Miky Degni, graphic designer, fotografo e pittore, vive a Rozzano dal 1987
Rozzano (Milano) – "C’è un’umanità varia a Rozzano. Tante, tantissime, sono le persone perbene. Ma non fanno notizia. E poi c’è da dire che le istituzioni investono troppo poco sulla cultura. Il risultato è che chi può scappa via. E chi resta è come intrappolato in una realtà che resta sempre uguale a sé stessa. Ma il cambiamento è possibile solo grazie alla cultura: portiamola ovunque, uniamo le forze". L’appello è di Miky Degni, graphic designer, fotografo e pittore, che vive a Rozzano dal 1987 e lavora a Milano, nel suo studio in zona Navigli. Una condizione che lo rende parte del paese e nello stesso tempo gli consente di guardarlo a distanza.
Prima le parole attribuite a Fedez ("Lo uccido, io sono di Rozzano"), poi l’omicidio di Manuel Mastrapasqua, ammazzato per un paio di cuffiette da 15 euro, alimentano la fama di Rozzano dall’anima nera. "Questo ha fatto traboccare le mie vene. Di questo passo sarà sempre più difficile staccare a questo luogo la sua etichetta negativa. Eppure lo merita, perché ha tanto di buono". Così Degni ha deciso di iniziare una contronarrazione, cominciando con una frase scritta sulla mano: “Io sono di Rozzano e faccio cultura”.
In che modo lei fa cultura?
"Da decenni mi occupo di grafica pubblicitaria e con il tempo sono diventato pittore, specializzandomi in una tecnica particolare: utilizzo il vino per realizzare i miei dipinti, intingendo il pennello nel calice. Il vino diventa il colore al quale unisco tratti di matita per delineare i contorni delle figure che creo. Le mie opere servono anche a fare pubblicità: tra i miei committenti ci sono aziende vinicole e, per promuoverle, mi lascio ispirare dalle particolarità dei singoli prodotti, che utilizzo fisicamente per i dipinti. Mi sono esibito anche dal vivo, affiancando musicisti con la mia pittura. Per esempio ho condiviso una serata con Tullio De Piscopo nel 2008, al Teatro Fellini".
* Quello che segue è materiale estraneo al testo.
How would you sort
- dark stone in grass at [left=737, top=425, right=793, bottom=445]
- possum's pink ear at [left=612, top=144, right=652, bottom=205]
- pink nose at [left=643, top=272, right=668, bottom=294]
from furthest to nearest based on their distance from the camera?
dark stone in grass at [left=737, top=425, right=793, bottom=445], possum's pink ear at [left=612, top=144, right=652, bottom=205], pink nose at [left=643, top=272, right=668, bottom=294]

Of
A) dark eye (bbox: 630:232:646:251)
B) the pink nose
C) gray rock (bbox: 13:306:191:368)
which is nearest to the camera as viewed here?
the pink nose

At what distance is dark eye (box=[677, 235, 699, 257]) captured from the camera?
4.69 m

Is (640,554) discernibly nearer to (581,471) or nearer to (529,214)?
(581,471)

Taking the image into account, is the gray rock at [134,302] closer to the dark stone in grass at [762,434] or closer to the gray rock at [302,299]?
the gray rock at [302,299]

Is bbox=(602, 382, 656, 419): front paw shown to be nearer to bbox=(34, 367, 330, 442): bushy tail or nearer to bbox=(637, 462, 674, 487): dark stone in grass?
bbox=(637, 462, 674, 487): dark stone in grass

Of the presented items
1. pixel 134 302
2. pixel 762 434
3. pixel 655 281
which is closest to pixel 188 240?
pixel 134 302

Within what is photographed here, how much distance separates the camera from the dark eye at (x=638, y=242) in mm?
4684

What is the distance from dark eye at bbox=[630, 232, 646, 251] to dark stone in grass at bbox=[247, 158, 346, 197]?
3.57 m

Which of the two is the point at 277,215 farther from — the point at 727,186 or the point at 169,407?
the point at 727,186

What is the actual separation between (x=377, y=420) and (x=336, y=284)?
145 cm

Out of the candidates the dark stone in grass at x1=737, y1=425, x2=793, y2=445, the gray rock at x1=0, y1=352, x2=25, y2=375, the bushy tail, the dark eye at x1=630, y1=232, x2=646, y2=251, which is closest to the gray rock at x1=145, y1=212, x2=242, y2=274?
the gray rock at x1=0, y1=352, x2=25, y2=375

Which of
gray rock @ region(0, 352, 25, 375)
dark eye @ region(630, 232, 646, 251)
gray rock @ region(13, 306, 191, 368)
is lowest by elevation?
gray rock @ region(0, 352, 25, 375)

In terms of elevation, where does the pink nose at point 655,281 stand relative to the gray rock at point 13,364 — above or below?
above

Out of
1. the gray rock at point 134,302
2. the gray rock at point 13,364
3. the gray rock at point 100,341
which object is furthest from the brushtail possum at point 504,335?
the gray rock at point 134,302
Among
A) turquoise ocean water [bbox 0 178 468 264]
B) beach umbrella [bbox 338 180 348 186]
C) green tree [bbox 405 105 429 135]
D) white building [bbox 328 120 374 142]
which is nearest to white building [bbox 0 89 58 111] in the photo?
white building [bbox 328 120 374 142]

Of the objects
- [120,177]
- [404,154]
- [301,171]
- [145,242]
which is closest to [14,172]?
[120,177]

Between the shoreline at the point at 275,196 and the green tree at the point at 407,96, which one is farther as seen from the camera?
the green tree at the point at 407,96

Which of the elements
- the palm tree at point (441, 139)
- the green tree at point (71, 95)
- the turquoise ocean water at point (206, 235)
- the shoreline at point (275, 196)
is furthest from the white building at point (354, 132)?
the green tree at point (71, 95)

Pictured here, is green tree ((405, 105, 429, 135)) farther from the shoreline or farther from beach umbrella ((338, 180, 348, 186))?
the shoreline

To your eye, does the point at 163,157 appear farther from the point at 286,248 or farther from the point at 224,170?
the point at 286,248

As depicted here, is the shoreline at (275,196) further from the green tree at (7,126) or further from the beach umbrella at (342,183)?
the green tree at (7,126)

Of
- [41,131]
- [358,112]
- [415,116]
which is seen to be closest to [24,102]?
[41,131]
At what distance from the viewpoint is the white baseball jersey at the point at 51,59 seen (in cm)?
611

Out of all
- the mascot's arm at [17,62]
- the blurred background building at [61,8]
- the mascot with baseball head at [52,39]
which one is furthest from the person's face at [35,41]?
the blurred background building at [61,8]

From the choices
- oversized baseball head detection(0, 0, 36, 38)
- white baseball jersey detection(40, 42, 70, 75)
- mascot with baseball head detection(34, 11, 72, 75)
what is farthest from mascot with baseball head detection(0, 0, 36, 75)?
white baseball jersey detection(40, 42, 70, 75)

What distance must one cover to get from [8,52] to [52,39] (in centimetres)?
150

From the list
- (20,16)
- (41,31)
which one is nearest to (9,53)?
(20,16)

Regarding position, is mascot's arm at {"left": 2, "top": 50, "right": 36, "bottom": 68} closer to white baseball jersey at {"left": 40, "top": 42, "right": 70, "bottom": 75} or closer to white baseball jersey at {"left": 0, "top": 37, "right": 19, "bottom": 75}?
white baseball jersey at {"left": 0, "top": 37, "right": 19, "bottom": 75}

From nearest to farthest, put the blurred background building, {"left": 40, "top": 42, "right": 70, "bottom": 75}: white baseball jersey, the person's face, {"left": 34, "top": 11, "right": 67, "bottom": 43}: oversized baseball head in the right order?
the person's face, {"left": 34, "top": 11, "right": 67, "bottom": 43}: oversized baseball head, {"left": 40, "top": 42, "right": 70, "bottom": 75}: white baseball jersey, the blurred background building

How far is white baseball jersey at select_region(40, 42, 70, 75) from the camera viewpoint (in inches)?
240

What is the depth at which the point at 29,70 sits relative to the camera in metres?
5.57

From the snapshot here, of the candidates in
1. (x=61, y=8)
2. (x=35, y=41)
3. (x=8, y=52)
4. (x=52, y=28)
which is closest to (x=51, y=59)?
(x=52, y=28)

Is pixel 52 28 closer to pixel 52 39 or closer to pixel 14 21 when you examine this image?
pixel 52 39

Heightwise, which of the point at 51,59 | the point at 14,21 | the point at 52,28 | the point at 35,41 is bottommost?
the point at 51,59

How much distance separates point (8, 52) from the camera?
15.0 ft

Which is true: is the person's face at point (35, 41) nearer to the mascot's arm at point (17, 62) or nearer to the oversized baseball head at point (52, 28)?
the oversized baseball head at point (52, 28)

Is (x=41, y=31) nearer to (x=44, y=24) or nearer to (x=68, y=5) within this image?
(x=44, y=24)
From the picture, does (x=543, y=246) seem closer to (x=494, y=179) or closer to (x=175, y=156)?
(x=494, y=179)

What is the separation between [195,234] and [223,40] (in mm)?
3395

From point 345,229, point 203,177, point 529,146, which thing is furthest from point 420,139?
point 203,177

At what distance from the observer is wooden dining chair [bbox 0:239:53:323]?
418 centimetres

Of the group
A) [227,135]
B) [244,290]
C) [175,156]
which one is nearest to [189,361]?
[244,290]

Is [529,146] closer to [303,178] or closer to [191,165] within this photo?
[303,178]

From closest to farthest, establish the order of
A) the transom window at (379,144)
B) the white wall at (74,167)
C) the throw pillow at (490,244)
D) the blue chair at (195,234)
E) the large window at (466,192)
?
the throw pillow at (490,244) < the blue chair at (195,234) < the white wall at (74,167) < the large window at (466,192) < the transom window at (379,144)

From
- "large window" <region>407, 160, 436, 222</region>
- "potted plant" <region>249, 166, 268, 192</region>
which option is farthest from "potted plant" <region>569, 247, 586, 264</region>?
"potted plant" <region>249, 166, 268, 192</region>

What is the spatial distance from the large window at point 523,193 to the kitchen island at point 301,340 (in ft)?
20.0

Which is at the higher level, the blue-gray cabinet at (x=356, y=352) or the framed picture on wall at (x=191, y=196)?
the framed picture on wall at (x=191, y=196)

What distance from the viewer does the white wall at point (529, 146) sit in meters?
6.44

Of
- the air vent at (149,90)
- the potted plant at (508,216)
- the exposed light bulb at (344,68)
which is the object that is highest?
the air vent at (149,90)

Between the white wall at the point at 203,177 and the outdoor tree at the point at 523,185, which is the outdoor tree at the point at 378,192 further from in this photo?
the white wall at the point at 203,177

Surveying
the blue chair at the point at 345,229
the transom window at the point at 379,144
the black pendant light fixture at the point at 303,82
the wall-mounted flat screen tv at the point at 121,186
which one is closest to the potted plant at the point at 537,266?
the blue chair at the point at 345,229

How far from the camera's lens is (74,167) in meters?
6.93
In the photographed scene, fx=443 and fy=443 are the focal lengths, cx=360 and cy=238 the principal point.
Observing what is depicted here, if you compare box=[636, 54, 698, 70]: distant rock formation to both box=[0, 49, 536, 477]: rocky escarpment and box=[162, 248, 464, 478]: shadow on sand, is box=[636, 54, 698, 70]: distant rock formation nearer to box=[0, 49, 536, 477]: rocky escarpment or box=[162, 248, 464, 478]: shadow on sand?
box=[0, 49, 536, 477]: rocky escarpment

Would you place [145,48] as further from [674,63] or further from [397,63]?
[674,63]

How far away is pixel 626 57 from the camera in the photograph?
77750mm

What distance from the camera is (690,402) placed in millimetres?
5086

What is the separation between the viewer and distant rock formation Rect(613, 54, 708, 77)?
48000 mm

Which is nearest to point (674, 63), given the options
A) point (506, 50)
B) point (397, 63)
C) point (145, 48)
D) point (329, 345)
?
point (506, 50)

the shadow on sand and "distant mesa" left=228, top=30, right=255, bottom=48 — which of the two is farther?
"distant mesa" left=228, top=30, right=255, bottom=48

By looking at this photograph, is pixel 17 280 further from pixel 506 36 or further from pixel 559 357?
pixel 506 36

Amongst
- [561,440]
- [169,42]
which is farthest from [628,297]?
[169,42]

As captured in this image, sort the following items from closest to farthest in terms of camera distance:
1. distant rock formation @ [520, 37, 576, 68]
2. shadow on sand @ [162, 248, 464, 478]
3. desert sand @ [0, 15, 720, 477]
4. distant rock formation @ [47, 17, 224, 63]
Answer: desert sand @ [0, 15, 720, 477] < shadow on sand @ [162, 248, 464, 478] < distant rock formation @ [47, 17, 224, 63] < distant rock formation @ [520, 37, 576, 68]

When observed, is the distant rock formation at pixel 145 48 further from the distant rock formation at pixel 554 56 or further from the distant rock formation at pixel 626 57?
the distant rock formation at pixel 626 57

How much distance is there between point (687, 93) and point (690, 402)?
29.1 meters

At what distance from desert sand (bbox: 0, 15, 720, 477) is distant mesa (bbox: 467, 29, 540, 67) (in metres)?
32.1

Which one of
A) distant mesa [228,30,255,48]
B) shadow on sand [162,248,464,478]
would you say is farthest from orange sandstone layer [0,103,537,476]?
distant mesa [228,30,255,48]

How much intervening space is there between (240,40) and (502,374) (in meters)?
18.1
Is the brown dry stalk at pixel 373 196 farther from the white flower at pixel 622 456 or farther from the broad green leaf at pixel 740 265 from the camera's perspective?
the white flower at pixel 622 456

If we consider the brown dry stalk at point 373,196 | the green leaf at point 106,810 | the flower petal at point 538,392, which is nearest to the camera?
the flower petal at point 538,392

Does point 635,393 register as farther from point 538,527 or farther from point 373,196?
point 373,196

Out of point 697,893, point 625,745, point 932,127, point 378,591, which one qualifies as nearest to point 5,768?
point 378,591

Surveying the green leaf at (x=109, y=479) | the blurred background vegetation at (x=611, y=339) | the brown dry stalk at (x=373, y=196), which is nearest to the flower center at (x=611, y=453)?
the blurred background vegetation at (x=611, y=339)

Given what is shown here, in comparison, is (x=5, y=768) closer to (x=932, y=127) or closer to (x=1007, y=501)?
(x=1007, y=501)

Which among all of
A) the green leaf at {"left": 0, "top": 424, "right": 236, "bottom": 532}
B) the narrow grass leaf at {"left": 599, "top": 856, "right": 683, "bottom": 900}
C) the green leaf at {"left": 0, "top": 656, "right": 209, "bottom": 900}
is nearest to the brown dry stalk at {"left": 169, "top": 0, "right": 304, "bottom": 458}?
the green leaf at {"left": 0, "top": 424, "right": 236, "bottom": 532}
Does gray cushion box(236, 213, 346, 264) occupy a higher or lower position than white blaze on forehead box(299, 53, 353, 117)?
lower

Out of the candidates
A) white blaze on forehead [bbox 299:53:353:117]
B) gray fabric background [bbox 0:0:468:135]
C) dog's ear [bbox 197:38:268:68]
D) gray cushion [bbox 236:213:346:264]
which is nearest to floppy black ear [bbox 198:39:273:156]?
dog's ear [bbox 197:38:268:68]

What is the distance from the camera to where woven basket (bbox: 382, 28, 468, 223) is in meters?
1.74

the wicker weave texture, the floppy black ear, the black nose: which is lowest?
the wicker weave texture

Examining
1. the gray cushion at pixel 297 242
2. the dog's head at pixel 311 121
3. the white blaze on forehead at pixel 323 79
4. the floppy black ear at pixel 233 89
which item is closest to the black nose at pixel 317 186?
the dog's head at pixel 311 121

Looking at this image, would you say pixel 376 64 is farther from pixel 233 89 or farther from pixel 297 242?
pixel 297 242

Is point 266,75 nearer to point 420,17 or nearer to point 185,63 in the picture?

Lei lavora a Milano. Ha portato anche a Rozzano la sua arte?
"Sì. Ho collaborato con le amministrazioni in passato, in particolare tra gli anni ‘90 e la prima decade del Duemila. Sono stato parte attiva in iniziative ed eventi; la serata a cui accennavo prima era del 2008. Con il passare del tempo, però, la linfa data alla cultura è stata sempre meno. Noto che anche il teatro funziona “a intermittenza”. Io mi metto a disposizione: voglio dire al sindaco, anche attraverso queste pagine, che ci sono. E chiamo a raccolta tutti i creativi di Rozzano. Insieme possiamo fare qualcosa di grande. Voglio che Rozzano sia un bel posto in cui vivere e fermarsi. Senza negare i problemi, naturalmente, che ci sono ma si possono affrontare. La mia è una proposta dai toni garbati perché sono stufo di sentir parlare del paese come del Bronx".
Quale è il suo obiettivo?
"Ricostruire un tessuto sociale che manca, attraverso attività culturali in grado di attrarre le persone di ogni età. Bisogna creare i presupposti per invogliare i cittadini a fermarsi, con concerti, mostre, laboratori. Io vedo i ragazzi “incattiviti”, salgono e scendono dal 15 come anime in pena. Io non perdo le speranze, convinto che se a questi ragazzi saremo in grado di insegnare la bellezza non arriveranno a delinquere".